I am trying to take metrics on my kernel and keep getting a warning when i try and run several of the experiments. The warning reads:
“The following input counter for this experiment have overflowed. Please treat the presented with caution. To avoid this problem consider profiling this kernel with a subset of the kernel grid only.
Zero Eligible Warps
I can post a picture of the nsight report if that makes things clearer. My question is, should i shrink the size of the kernel being executed, or is there some option in nsight to sample only a subset of the kernel grid? What is the root cause of this warning, and can i still trust the results in the report?
Well, it’s kind of self-explanatory. The data type that stores the input counts overflowed. I’d imagine in then lists what each counter was for (warp info). If it was an int or something, it exceeded whatever INT_MAX is.
You might have to change the size of the data you’re processing which would ideally reduce the grid size and the subsequent amount of warp cycles.
Granted, I’m kind a of newb here so anything I say, I feel like needs a disclaimer but that’s what I got from the warning.

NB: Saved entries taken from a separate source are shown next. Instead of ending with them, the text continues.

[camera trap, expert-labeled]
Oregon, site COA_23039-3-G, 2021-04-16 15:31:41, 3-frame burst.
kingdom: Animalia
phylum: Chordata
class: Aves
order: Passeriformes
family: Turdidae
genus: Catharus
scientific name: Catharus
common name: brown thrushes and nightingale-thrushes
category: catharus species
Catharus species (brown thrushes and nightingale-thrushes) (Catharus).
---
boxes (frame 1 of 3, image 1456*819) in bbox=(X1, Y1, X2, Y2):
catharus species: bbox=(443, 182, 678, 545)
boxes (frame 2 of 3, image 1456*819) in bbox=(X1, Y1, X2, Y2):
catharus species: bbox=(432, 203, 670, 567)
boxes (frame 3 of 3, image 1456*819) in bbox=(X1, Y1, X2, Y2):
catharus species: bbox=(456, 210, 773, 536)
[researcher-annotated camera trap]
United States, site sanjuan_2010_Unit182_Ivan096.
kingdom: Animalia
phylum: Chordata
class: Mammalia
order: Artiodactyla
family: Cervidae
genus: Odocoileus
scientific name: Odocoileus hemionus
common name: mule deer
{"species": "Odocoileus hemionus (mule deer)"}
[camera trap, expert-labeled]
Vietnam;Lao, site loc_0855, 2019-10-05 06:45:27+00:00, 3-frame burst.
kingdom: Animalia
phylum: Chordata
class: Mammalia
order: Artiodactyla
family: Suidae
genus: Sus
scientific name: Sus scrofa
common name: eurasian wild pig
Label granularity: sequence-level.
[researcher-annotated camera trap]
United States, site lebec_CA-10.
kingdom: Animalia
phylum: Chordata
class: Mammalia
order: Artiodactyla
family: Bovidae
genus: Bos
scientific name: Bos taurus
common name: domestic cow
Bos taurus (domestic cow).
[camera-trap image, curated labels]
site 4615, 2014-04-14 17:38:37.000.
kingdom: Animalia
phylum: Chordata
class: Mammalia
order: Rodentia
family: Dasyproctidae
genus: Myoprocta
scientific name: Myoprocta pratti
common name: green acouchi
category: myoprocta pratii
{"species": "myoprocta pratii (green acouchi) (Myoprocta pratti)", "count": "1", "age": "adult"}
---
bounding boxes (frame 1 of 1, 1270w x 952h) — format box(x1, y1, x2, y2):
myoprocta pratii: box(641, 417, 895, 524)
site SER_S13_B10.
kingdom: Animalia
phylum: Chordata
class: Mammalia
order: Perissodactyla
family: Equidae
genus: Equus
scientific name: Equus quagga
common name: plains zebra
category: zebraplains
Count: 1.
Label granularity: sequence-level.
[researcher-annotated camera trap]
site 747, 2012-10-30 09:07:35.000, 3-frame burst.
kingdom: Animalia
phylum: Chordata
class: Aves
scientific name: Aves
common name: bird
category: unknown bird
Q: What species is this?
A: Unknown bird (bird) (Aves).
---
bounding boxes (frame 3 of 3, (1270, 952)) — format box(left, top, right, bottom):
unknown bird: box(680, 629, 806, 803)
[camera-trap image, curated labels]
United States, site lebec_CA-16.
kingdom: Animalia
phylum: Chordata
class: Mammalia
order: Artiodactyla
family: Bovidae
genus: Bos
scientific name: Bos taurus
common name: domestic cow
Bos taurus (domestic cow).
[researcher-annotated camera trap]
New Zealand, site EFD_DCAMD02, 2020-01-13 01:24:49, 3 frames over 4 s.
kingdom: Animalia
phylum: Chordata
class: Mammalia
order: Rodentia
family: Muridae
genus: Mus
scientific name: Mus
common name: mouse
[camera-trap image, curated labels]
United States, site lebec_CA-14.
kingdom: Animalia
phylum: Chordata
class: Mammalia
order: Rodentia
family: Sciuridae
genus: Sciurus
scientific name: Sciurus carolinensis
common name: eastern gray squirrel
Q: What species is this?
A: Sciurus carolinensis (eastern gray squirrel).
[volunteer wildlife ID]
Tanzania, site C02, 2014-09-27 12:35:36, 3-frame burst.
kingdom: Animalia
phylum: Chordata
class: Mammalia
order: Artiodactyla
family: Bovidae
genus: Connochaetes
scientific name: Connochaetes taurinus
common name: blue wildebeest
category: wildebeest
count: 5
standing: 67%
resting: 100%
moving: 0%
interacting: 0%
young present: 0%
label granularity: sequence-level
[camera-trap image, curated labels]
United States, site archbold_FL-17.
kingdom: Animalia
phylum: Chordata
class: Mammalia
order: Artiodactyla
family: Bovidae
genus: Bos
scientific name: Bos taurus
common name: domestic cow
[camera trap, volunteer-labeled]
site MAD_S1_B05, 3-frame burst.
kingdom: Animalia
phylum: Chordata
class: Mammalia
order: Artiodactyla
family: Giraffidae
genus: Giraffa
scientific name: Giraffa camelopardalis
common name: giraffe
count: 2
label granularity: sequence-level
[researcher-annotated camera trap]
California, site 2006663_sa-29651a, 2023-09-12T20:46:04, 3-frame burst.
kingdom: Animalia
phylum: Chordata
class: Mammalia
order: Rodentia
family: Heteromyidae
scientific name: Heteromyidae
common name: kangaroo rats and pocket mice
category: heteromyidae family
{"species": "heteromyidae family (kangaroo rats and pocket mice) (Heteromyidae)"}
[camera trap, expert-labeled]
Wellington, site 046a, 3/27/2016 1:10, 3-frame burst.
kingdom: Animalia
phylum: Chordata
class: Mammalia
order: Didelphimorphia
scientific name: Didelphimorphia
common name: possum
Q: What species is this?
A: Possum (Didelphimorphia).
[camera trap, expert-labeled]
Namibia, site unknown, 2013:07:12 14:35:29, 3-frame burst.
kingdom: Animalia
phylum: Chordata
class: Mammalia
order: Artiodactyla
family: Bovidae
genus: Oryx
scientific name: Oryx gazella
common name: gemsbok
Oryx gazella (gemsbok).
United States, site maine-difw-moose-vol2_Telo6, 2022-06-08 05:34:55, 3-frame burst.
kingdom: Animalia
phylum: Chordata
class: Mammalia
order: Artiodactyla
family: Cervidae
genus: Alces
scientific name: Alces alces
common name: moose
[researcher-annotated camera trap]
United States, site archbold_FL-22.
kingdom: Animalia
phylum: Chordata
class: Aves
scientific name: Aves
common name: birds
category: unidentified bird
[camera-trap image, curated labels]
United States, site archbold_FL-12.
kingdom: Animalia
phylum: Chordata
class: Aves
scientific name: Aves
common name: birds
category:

The only available workaround is to shorten the kernel’s run time to less than a second or so to avoid the counter overflows.
The root cause of these “counter overflowed” warnings is that an insufficient number of bits was provisioned for the performance counter registers in the hardware by the designers of the GPU. In older GPUs these counters were only 32 bits wide, in the latest ones I think they are 40 bits wide. Some events that are being counted can cause a counter to increment by more than one unit per each clock.